## [QUOTED TEXT]
--- begin ---

Investigatory Powers Bill – in a Public Bill Committee am 9:25 am ar 19 Ebrill 2016.
I beg to move amendment 135, in clause 61, page 49, line 32, leave out subsections (1) and (2) and insert—
“(1) For the purposes of this Part, a relevant public authority is—
(a) a police force maintained under section 2 of the Police Act 1996,
(b) the Metropolitan police force,
(c) the City of London police force,
(d) the Police Service of Scotland,
(e) the Police Service of Northern Ireland,
(f) the British Transport Police Force,
(g) the Ministry of Defence Police,
(h) the Royal Navy Police,
(i) the Royal Military Police,
(j) the Royal Air Force Police,
(k) the Security Service
(l) the Secret Intelligence Service,
(m) the GCHQ,
(n) the National Crime Agency and
(o) the Criminal Cases Review Commission.
(2) For the purposes of authorisations sought pursuant to section 53(7)(g) a relevant public authority also includes—
(a) a National Health Service Trust established under section 5 of the National Health Service and Community Care Act 1990 whose functions include the provision of emergency ambulance service,
(b) a fire and rescue authority under the Fire and Rescue Services Act 2004,
(c) the Northern Ireland Ambulance Service Health and Social Care trust,
(d) the Northern Ireland Fire and Rescue Service Board
(e) the Scottish Ambulance Service Board and
(f) the Welsh Ambulance Services National Health Service Trust.
(3) For the purposes of authorisations sought pursuant to Section 53(7)(h), a relevant public authority also includes—
(a) the Criminal Cases Review Commission and
(b) the Scottish Criminal Cases Review Commission”.
With this it will be convenient to discuss amendment 236, in clause 61, page 49, line 34, leave out subsection (2) and insert—
“(2) For the purposes of this Part, a relevant public authority is—
(a) a police force maintained under section 2 of the Police Act 1996,
(b) the Metropolitan Police Force,
(c) the City of London Police Force,
(d) the Police Service of Scotland,
(e) the Police Service of Northern Ireland,
(f) the British Transport Police Force,
(g) the Ministry of Defence Police,
(h) the Royal Navy Police,
(i) the Royal Military Police,
(j) the Royal Air Force Police,
(k) the Security Service,
(l) the Secret Intelligence Service,
(m) the GCHQ,
(n) the National Crime Agency,
(o) the Criminal Cases Review Commission, or
(p) the Scottish Criminal Cases Review Commission.

--- end ---

## [AVAILABLE DATA]

--- begin ---

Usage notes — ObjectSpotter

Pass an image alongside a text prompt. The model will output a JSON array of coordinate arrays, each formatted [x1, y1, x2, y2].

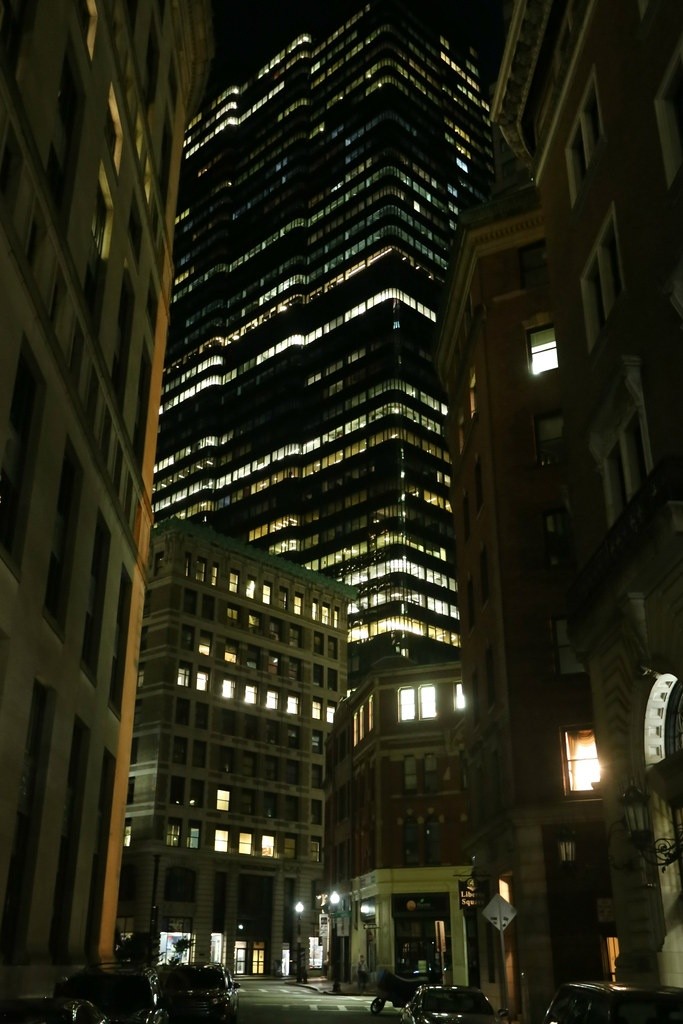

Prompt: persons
[[355, 953, 368, 995]]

--- end ---

## [JOBS]
A: Reproduce the part of the Investigatory Powers Bill debate starting at "(2) For the purposes of authorisations" and ending at "Health Service Trust.".
B: Please pick up the Investigatory Powers Bill debate after its last line and carry it forward.

## [SOLVED TASKS]
A:
(2) For the purposes of authorisations sought pursuant to section 53(7)(g) a relevant public authority also includes—
(a) a National Health Service Trust established under section 5 of the National Health Service and Community Care Act 1990 whose functions include the provision of emergency ambulance service,
(b) a fire and rescue authority under the Fire and Rescue Services Act 2004,
(c) the Northern Ireland Ambulance Service Health and Social Care trust,
(d) the Northern Ireland Fire and Rescue Service Board
(e) the Scottish Ambulance Service Board and
(f) the Welsh Ambulance Services National Health Service Trust.

B:
(2A) For the purposes of authorisations sought pursuant to 53(7)(g), a relevant public authority also includes—
(a) a National Health Service Trust established under section 5 of the National Health Service and Community Care Act 1990 whose functions include the provision of emergency ambulance service,
(b) a fire and rescue authority under the Fire and Rescue Services Act 2004,
(c) the Northern Ireland Ambulance Service Health and Social Care trust,
(d) the Northern Ireland Fire and Rescue Service Board,
(e) the Scottish Ambulance Service Board, and
(f) the Welsh Ambulance Services National Health Service Trust.
(2B) For the purposes of authorisations sought pursuant to Section 57(3)(h), a relevant public authority also includes—
(a) the Criminal Cases Review Commission and
(b) the Scottish Criminal Cases Review Commission.”
This amendment ensures that only police forces and security agencies may request a communications data warrant, except where the warrant is issued for the purpose of preventing death, in which circumstances emergency and rescue services also fall within the definition.
It is a pleasure to continue to serve under your chairmanship, Ms Dorries.
The clause sets out the relevant public authorities and designated senior officers for the purposes of part 3 of the Bill—in essence, those who may exercise the powers of obtaining communications data throughout this part. Last week, I drew attention to schedule 4 to the Bill and, in particular, to the large number of public authorities listed as “relevant”, including Food Standards Scotland, the Food Standards Agency, the Gambling Commission, the Office of Communications and the Northern Ireland Fire and Rescue Service Board. The list of relevant public authorities in schedule 4 is very long.
I also drew attention to the designated senior officers, who are authorised to obtain communications data. They are listed in the second column in schedule 4. To remind the Committee, if we take the Food Standards Agency, the designated senior officer is a grade 6 officer; if we take the Northern Ireland Fire and Rescue Service Board, the officer is the watch manager of control; and, to take one more example, for the Office of Communications, the officer is a senior associate. The point that I made last week was that, where there are wide powers of retention under the Bill, which we will come to later, the threshold for accessing the data is vital. The number of relevant public authorities is too wide and the level of the designated senior officers too low to provide a proper safeguard.
The amendment is intended to address that defect by setting out in the legislation a narrower set of relevant public authorities, listed in paragraphs (a) to (o) of proposed new subsection (1). It is a shorter and tighter list, but would none the less be a functional and effective one. Proposed new subsections (2) and (3) are an attempt to tie in other relevant public authorities to the particular power that would be appropriate for them to exercise. The relevant public authorities for the purposes of authorisation under clause 53(7)(g) are listed under proposed new subsection (2) and, similarly, those for clause 53(7)(h) are listed under proposed new subsection (3).
The amendment would tighten up the drafting of the Bill to limit the number of relevant public authorities and tie the lists more closely to the particular objectives set out in clause 53. Logically, therefore, it follows from the point that I was making last week and anticipates the one that I will make later this morning about the scope of the retention powers.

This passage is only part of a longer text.